Ogni opera, rigorosamente dipinta a mano libera, consisteva nella scritta bianca su fondo nero della data del giorno seguendo le convenzioni del paese in cui l’artista si trovava a lavorare in quel momento: se si era negli Stati Uniti, la data cominciava con il nome del mese in inglese, seguita dal giorno e dall’anno, in Europa il giorno precede il mese, ecc. L’opera veniva poi riposta in una scatola artigiale insieme a un frammento di quotidiano di quel giorno. Qualora il lavoro non fosse terminato entro la mezzanotte, l’opera veniva distrutta perché non sarebbe stata più un dipinto giornaliero.

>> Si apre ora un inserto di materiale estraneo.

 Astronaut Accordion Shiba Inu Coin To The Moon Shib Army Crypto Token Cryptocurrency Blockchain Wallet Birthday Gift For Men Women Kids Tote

Il tempo vissuto sia dal punto di vista individuale che da quello storico, diventa l’oggetto dell’opera di On Kawara. Attraverso la casualità della scelta del frammento del quotidiano e quindi del titolo da inserire nella scatola, i dipinti-data rappresentano una sorta di evoluzione della nostra società dal 1966 alla data dell’ultima opera portata a termine, quindi si presume ieri o ieri l’altro dato che scopo iniziale dell’artista era di terminare solo alla data della sua morte. Esistono quindi oltre duemila opere più o meno simili nell’aspetto: i infatti lavori non hanno subito radicali trasformazioni nel corso delle cinque decadi in cui sono stati realizzati.
In questa serie di lavori protratta con una determinazione quasi maniacale per tutti questi anni, si può leggere tutta la pazienza e la costanza caratteristiche di una cultura giapponese per tanti versi molto distante dalla nostra e che hanno fatto di On Kawara un faro per qualsiasi aspirante artista concettuale.